Em um movimento que combina pragmatismo geopolítico com memórias recentes da pandemia, a União Europeia deu nesta semana mais um passo decisivo rumo à construção de uma nova doutrina de resiliência continental. A Comissão Europeia anunciou uma estratégia inédita de estocagem de bens essenciais, como alimentos, água potável, combustíveis, medicamentos e equipamentos médicos — para garantir que o bloco esteja preparado para cenários de calamidade, desde crises sanitárias até conflitos armados.
Mais do que uma reação ao imprevisível, o plano representa uma inflexão histórica: a União Europeia está se organizando não apenas para responder, mas para antecipar uma eventual disrupção sistêmica, seja ela provocada por pandemias, mudanças climáticas, ataques cibernéticos ou pela possibilidade, cada vez mais real, de um conflito com a Rússia.

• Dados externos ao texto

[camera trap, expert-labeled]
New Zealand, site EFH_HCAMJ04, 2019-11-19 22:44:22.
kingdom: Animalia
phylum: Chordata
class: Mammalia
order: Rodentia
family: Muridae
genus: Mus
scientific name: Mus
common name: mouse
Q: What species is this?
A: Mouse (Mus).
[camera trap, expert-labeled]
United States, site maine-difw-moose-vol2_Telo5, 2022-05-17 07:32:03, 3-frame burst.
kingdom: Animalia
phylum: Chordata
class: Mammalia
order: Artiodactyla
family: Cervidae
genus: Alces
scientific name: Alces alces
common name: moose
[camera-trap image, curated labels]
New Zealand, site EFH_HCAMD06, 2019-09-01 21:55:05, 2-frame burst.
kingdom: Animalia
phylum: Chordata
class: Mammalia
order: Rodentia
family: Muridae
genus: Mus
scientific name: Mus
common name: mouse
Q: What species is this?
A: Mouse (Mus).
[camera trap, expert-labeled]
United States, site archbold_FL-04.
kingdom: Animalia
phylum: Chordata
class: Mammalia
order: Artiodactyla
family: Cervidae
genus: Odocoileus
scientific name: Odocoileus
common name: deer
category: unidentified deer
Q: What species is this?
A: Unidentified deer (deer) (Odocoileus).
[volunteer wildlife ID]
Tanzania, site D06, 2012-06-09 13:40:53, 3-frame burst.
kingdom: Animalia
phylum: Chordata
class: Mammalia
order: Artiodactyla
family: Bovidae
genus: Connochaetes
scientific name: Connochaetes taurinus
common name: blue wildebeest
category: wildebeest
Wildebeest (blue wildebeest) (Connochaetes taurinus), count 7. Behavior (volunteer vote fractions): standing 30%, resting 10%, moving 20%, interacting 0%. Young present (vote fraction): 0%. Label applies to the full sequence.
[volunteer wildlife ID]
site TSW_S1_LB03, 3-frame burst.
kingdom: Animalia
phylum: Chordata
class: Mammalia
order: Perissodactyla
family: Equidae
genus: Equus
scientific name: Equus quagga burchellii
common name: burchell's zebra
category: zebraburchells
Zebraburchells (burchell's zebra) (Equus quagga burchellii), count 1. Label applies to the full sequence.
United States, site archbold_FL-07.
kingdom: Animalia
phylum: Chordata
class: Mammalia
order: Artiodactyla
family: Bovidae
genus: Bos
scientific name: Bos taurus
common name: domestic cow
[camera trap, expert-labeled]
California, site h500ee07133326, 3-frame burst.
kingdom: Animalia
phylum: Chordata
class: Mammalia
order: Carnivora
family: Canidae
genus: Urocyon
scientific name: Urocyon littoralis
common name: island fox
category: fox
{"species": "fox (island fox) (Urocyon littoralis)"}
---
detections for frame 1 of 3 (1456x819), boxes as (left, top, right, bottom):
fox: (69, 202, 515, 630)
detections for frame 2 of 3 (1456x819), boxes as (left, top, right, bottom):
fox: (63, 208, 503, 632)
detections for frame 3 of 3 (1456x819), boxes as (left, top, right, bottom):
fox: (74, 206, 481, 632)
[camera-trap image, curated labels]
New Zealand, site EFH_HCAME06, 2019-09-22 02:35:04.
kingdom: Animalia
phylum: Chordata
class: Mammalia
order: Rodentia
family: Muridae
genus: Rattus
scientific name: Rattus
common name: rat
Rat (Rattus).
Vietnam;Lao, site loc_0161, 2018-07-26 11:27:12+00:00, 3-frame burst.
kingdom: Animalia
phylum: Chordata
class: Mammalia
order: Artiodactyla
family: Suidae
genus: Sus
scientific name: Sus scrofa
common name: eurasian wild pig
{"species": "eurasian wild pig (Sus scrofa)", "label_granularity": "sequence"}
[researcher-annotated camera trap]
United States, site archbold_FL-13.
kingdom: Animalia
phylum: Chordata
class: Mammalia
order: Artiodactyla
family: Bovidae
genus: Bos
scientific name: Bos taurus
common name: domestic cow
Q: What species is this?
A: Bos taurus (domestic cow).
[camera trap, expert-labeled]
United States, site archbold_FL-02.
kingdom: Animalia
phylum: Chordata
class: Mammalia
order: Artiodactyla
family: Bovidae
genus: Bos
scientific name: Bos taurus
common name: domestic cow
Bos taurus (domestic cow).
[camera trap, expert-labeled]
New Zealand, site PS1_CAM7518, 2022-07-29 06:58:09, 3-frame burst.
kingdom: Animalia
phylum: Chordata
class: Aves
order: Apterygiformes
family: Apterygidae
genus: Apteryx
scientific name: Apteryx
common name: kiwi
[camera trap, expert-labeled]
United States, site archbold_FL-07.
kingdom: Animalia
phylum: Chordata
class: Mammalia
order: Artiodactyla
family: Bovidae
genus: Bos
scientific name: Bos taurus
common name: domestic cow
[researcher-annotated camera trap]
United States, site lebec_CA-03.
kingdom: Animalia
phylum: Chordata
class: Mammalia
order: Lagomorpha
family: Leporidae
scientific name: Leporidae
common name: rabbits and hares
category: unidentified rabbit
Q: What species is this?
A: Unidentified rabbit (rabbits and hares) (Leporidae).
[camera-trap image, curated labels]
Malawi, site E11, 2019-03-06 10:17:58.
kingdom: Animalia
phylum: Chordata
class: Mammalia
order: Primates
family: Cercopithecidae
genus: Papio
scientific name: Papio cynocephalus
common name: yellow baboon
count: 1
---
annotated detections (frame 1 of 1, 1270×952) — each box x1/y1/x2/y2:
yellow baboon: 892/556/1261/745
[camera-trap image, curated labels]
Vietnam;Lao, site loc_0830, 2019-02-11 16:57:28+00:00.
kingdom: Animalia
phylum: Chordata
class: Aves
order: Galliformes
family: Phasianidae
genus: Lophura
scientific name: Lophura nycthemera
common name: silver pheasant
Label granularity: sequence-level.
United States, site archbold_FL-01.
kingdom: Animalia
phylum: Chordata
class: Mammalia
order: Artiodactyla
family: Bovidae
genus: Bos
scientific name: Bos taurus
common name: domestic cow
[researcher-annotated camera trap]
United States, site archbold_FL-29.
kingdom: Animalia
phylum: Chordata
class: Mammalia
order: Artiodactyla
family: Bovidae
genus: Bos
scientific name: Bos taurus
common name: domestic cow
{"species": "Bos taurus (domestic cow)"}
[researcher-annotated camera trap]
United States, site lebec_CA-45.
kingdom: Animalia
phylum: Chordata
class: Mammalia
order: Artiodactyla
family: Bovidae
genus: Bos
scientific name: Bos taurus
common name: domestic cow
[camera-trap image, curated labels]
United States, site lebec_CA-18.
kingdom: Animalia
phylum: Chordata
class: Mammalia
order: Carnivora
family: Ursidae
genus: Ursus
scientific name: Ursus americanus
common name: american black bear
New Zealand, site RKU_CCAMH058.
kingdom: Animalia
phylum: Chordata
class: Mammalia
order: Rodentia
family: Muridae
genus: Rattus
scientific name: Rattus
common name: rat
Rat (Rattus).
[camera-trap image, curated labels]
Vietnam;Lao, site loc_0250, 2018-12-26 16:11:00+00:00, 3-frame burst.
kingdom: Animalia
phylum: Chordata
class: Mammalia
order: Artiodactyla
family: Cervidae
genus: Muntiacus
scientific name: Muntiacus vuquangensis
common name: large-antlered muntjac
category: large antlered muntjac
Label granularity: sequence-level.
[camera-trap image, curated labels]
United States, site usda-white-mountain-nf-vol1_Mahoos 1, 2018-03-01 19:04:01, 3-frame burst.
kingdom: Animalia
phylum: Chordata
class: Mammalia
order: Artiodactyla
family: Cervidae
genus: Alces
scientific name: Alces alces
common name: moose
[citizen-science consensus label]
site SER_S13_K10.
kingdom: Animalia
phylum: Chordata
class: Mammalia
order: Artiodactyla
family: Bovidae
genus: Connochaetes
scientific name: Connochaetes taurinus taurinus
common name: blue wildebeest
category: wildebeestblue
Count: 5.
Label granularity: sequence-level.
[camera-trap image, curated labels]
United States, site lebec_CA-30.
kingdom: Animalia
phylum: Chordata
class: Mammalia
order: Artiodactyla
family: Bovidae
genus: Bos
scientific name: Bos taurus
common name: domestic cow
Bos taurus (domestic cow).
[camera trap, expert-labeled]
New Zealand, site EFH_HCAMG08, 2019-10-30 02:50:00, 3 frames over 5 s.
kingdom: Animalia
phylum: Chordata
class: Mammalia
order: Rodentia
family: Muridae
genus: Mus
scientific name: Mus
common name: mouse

O novo pacto europeu pela sobrevivência
O anúncio, feito pela comissária de gestão de crises Hadja Lahbib, vai além do simbolismo político. A proposta inclui a formação de uma rede pan-europeia de estocagem, com compra coordenada de insumos estratégicos e o desenvolvimento de mecanismos para identificar vulnerabilidades em tempo real. Entre os itens listados: drones, equipamentos de purificação de água, geradores de emergência, pontes móveis e dispositivos para reparo de cabos submarinos. Um aceno claro à guerra híbrida e aos riscos à infraestrutura crítica.
Segundo Lahbib, “quanto mais nos prepararmos, menos entraremos em pânico”. É um mantra que parece ecoar o trauma europeu da COVID-19, quando a falta de máscaras e vacinas expôs as fragilidades de um mercado único que, naquele momento, se mostrou descoordenado.
A estratégia surge em meio a crescentes alertas da Organização do Tratado do Atlântico Norte (OTAN), a aliança militar do Ocidente: segundo seu secretário-geral Jens Stoltenberg a Rússia pode estar pronta para confrontar o Ocidente militarmente nos próximos cinco anos. Com a guerra na Ucrânia já em seu terceiro ano, e com a retórica nuclear de Moscou mais agressiva, a preparação europeia deixou de ser teórica.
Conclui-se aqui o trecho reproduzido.